I think it is easier to grow grass in a dry climate then wet and humid. Since you have irrigation, you can always add water but you cant take it away. Too wet, and combined with humidity, creates more issues then dry. What are your typical temps? You have bluegrass in the back now that you maintain, so I see no reason why bewitched shouldn't do well in your area as well.


----------



## ronjon84790 (Aug 2, 2018)

We average 5 degrees colder than Las Vegas an any given day. Hot 100+ temps for around 30 days per year. This year has been mild though and tons of rain. We have only hit low 90's a couple days so far. Next week is suppose to be mid to high 90's. Also, we have almost no humidity and average around 10 inches of rain per year.


----------



## SNOWBOB11 (Aug 31, 2017)

It would be awesome to see a mazama monostand. The colour and general look of mazama is really nice from what I've seen. Having said that I love me some bewitched. Although bewitched is rated well for shade and does good in shade it's important to remember it's still KBG and loves sun so you having a full sun area is great. I think either bewitched or mazama you'll be happy with and both should do great reel mowed low.


----------



## ronjon84790 (Aug 2, 2018)

Thanks @SNOWBOB11

Some dark mazama out front would look sweet! Bewitched isn't far off in colour and will darken up in time. I have a few months to decide. I think I'll be pleased with whatever elite monostand I go with.


----------



## NoslracNevok (Jun 12, 2018)

I'd start by checking the NTEP data on different varieties. https://www.ntep.org/ Each unique variety has attributes more and less suitable with your particular location and climate.

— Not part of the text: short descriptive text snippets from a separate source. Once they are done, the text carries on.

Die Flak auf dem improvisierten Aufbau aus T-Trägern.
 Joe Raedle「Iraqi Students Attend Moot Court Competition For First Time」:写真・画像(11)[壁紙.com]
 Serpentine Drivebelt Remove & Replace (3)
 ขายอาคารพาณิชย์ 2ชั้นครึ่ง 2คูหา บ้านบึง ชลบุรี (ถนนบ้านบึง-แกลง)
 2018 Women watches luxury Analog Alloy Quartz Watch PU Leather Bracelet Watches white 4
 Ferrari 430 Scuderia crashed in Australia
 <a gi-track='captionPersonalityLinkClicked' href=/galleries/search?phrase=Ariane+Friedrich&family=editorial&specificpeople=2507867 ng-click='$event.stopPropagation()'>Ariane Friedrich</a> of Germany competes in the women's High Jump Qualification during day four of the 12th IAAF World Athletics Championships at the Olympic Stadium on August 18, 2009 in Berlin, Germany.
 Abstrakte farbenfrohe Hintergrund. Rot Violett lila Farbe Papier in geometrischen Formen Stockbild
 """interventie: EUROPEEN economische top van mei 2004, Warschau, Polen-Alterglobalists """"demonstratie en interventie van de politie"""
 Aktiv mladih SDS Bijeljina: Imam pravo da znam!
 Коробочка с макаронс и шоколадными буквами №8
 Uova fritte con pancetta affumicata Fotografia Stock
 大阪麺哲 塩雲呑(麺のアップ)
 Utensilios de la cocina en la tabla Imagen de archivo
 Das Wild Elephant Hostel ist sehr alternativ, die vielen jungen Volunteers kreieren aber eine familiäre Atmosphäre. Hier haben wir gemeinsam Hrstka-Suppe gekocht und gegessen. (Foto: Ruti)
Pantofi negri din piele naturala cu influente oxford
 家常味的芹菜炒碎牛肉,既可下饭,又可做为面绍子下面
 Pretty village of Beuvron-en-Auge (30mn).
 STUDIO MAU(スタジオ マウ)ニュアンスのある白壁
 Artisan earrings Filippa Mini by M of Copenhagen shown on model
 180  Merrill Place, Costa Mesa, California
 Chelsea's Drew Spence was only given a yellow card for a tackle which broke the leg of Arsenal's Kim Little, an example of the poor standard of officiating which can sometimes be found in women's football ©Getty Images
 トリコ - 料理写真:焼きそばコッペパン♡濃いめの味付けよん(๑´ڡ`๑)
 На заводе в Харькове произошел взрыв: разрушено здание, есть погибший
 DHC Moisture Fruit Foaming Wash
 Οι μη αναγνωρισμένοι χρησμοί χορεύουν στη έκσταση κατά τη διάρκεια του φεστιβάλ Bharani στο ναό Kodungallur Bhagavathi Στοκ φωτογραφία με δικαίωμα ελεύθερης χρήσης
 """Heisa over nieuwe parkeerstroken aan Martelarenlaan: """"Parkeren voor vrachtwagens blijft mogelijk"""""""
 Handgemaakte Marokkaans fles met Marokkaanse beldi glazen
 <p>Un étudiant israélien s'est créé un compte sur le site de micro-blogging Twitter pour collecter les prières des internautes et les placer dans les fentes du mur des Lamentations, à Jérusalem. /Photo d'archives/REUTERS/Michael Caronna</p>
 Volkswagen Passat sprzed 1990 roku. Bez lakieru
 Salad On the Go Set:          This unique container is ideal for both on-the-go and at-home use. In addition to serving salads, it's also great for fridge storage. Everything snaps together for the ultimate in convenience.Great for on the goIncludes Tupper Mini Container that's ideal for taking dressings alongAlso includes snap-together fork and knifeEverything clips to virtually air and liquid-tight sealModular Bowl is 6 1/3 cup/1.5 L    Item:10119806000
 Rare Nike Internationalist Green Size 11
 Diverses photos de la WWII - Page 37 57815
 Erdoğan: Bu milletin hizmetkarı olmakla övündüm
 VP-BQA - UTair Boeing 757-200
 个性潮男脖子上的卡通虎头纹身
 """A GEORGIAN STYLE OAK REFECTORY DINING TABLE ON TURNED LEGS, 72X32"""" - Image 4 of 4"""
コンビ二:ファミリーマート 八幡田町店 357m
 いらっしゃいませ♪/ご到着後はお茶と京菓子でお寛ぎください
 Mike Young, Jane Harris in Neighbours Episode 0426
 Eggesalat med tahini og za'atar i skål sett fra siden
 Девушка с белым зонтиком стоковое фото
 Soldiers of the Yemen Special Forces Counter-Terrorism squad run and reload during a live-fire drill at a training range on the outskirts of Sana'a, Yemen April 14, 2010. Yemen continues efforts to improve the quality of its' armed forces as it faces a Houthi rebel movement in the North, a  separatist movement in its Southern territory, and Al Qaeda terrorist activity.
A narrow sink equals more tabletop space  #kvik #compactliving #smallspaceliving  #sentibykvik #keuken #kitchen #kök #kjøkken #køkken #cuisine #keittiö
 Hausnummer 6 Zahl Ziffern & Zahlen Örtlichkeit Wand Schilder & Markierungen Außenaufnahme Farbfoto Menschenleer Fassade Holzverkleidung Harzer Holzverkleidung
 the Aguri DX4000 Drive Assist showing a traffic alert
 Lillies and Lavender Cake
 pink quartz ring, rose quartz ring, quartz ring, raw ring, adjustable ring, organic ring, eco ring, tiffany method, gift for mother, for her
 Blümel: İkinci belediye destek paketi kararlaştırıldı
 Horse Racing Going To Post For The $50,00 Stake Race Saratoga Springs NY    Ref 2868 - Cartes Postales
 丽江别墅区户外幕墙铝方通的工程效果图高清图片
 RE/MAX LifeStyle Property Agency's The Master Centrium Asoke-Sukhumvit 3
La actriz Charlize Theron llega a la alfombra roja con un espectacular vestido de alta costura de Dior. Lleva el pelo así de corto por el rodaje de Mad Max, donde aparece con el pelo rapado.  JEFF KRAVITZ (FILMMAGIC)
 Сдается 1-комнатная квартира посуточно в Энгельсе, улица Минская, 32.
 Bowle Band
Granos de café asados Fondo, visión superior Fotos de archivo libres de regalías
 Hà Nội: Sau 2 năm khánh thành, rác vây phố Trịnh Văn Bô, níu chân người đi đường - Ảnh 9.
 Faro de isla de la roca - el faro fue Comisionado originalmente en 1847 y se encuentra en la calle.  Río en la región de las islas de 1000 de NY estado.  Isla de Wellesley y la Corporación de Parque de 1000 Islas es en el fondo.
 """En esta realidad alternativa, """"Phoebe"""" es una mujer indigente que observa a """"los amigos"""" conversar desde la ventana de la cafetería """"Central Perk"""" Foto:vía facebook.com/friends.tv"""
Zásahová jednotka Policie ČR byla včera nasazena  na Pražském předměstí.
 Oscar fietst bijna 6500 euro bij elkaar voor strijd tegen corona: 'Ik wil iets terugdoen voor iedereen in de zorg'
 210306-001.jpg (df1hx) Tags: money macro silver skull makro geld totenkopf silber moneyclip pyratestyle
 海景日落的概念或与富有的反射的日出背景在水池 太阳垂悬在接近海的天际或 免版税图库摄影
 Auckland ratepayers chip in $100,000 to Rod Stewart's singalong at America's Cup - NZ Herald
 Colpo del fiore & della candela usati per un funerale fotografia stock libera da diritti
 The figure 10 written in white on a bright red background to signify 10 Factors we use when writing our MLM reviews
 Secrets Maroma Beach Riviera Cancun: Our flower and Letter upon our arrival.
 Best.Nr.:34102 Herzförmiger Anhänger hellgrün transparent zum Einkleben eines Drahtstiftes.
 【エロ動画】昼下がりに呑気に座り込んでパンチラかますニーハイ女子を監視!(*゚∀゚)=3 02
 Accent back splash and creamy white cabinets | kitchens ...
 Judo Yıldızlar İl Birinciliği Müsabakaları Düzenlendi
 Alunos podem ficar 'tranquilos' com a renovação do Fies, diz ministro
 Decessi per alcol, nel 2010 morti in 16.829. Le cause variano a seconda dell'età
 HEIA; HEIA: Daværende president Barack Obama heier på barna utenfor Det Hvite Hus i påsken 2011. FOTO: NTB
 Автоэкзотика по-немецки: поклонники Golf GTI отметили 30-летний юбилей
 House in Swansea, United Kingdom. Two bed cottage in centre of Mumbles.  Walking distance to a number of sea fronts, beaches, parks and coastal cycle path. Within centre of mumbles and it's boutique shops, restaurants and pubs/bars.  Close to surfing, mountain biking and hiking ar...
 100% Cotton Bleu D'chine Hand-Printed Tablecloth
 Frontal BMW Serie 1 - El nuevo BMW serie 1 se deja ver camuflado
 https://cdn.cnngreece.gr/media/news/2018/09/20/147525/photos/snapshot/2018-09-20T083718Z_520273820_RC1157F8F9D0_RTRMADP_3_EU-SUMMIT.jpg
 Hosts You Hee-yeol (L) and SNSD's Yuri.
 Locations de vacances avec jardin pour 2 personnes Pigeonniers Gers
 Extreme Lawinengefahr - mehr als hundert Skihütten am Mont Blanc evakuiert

I weighed each attribute for each cultivar and decided to test the top two in person, which were Mazama and Bewitched. Today, 9 Months after seeding them, they grow at the same rate, Bewitched blades are slightly finer, Mazama color is slightly darker. I'm extremely happy with both.

My plots haven't been through summer, whichever does better I'll be using for a full reno this fall. The only certainty now is I prefer the monostand over mixed. (I also have a plot of 1:1 Bewitched Mazama)


----------



## ericgautier (Apr 22, 2017)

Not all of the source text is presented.